In a previous article I introduced Convolutional Neural Networks (CNN) in an intuitive way. In this article I will present few of the modern architectures of the CNN.
Convolutional networks have been showing exceptional results in image classification more than a decade ago. Here we will review some of standard CNN architectures and the context in which they were presented before discussing more recent developments.
I’m not trying to be exhaustive in this post, as there are a lot of architectures and variations that made an impact. I will only introduce the most known ones.
This is one of the very first implementations of CNN, it showed impressive results in handwritten digit recognition problem. LeNet-5 was introduced by LeCun et all in 1998. The following figure shows the architecture as it appeared in the original article.
LeCun demonstrated the concept of convolutions, increasing the filter/channel size, and having fully connected layers with a cost function to propagate the errors, which are now the backbone of all CNN frameworks.
What stands out
- LeNet-R used tanh activation function rather than reLU.
- Used Euclidean radial basis rather than softmax
- Sigmoid was applied after the pooling layer
- 60K parameters
- Was not using padding.
AlexNet, Krizhevsky et al, had a large impact on the field of machine learning, specifically in the application of deep learning to machine vision. It famously won the 2012 ImageNet LSVRC-2012 competition by a large margin (15.3% VS 26.2% (second place) error rates). The network had a very similar architecture as LeNet-5 but with more layers and filters resulting in a larger network and more parameters to learn. This work showed that features can be learned rather than be generated manually using feature engineering.
What stands out
- Relu activation function is used instead of Tanh to add non-linearity. It showed 6 times more performance with same accuracy.
- Use dropout instead of regularisation to deal with overfitting.
- Overlap pooling to reduce the size of the network.
- The number of parameters was approximately 62 millions;
- Used 2 GPU to speed up the computations
VGG is a convolutional neural network model proposed by K. Simonyan and A. Zisserman from the University of Oxford . The model achieves 92.7% accuracy in ImageNet, which is a dataset of over 14 million images belonging to 1000 classes.
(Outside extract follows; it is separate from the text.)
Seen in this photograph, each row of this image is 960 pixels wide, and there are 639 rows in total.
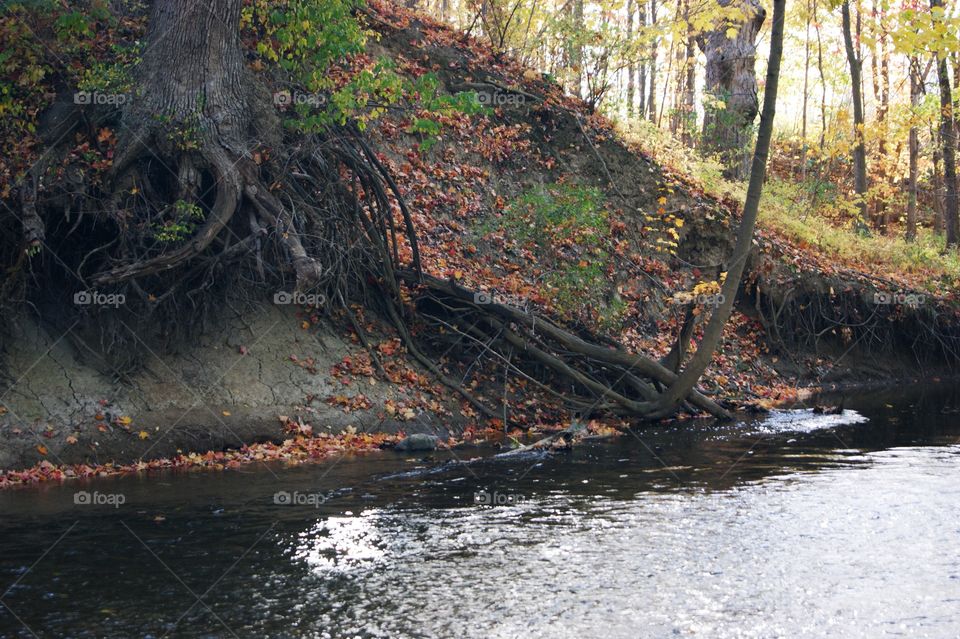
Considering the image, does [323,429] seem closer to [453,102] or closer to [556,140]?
[453,102]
It is known for its uniform design and has been very successful in many domains. The uniformity in having all the convolutions being 3 × 3 with stride s = 1 and max pooling with 2 × 2 along with the channels increasing from 64 to 512 in multiples of 2 makes it very appealing and easy to set up.
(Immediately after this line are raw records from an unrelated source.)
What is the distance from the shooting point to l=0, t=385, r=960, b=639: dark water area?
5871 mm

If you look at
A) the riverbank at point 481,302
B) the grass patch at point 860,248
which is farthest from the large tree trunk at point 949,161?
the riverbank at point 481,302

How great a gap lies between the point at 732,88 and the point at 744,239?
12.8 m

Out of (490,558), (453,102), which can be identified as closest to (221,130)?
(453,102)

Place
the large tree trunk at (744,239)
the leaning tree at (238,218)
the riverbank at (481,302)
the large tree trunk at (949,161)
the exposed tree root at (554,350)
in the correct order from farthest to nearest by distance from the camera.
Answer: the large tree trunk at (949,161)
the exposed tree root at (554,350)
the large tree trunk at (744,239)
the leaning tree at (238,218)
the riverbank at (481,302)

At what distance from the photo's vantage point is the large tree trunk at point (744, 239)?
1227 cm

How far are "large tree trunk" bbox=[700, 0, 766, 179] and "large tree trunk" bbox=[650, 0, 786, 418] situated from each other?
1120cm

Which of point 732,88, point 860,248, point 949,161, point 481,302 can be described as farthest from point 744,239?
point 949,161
VGG-16 has two fully connected layers at the end with a softmax layer for classification
What stands out
- Uniform design
- Reduced number of computations
- 140 million parameters. Even with a GPU setup, a long time would be required for training the model
Modern CNN architectures
In the NLP context, the basic CNN mapping to sentences with a convolution filter of size k is shown to be analogous to the ngram token detector in classic NLP settings. The idea of a hierarchical CNN is to extend the principle by adding more layers. In doing so, the receptive field size increases, and a larger window of words or contexts will be captured as features, as shown in following figure.
If we generalise the stride of the stacked CNN to size s, we get a Dilated CNN. In this regards a Staked CNN becomes a special case of the Delated CNN
A Dilated CNN increases the receptive field exponentially with respect to the number of layers. Another approach is to keep the stride size constant, as in s = 1, but perform length shortening at each layer using local pooling by using maximum or average as values
The following figure shows how by progressively increasing the dilations in the layers, the receptive fields can be exponentially increased to cover a larger field in every layer.
- A dilated CNN helps capturing the structure of sentences over longer spans of text and is effective in capturing the context.
- A dilated CNN can have fewer parameters and so increase the speed of training while capturing more context.
Inception networks by Szegedy et al. are currently one of the best- performing CNNs, especially in computer vision
The “Inception” micro-architecture was first introduced by Szegedy et al. in their 2014 paper, Going Deeper with Convolutions. in the following figure the inception module as used in incarnation of this architecture, GoogLeNet.
In this module the various convolutions results are concatenated at the output layer and form the input of the next layer.
The goal of the inception module is to act as a “multi-level feature extractor” by computing 1×1, 3×3, and 5×5 convolutions within the same module of the network — the output of these filters are then stacked along the channel dimension and before being fed into the next layer in the network.
This repetitive block, also called Inception block, lies at the heart of the inception network. The central idea behind using 1 × 1 filters is to reduce the volume and hence the computation before feeding it to a larger filter such as 3 × 3.
The above figure shows an example of 28×28×192 output from a previous layer convolved with a 3×3×128 filter to give an output of 28×28×128; i.e., 128 filters at the output result in about 174 million operation of multiplication and accumulation (MAC). The 1 × 1 × 96 filters reduces the volume and then convolve with 3 × 3 × 128 filters, the total computations reduce to approximately 100 million MACs, a saving of 60% approximately.
- The 1 × 1 convolution block plays an important role in reducing the volume for a larger filter size convolution.
- The inception block allows multiple filters to be learned, and remove the need to select one of the filters.